#### [EXERCISE GOAL]
In how many lines of the rows below does the word "where" appear? Reply with the number alone.

#### [RECORDS FOR THE TASK]
--- --- ---
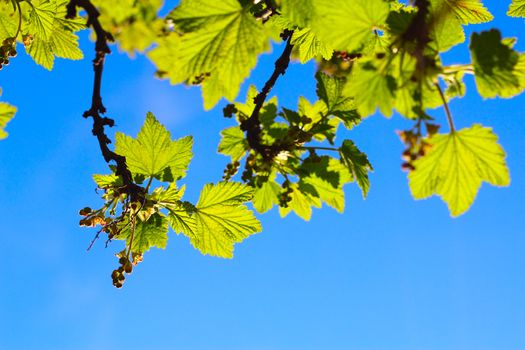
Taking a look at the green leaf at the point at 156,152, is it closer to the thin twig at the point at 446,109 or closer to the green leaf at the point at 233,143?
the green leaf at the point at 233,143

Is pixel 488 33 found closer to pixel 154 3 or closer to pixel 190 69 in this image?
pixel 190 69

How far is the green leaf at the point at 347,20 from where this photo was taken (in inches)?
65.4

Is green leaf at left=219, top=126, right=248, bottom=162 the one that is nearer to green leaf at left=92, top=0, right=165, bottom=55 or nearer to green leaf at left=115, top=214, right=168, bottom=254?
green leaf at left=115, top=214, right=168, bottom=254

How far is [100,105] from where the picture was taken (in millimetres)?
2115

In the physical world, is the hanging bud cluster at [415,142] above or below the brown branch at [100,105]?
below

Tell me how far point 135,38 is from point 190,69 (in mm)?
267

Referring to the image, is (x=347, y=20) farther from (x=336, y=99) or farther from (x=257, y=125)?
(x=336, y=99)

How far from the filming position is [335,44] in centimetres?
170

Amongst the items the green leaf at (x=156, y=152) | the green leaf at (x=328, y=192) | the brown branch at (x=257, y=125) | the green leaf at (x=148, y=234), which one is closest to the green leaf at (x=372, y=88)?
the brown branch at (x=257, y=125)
--- --- ---
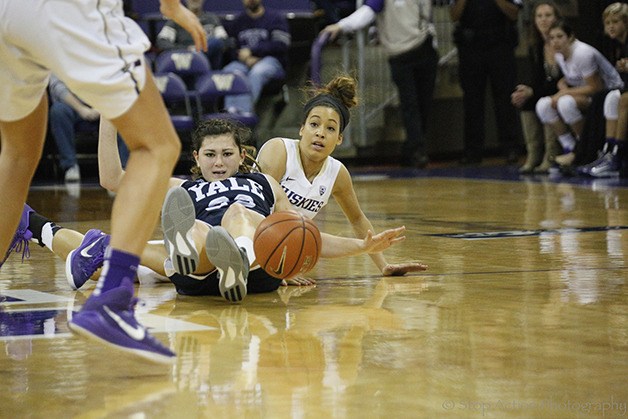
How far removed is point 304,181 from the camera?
--- --- ---
#### [FINAL RESULT]
2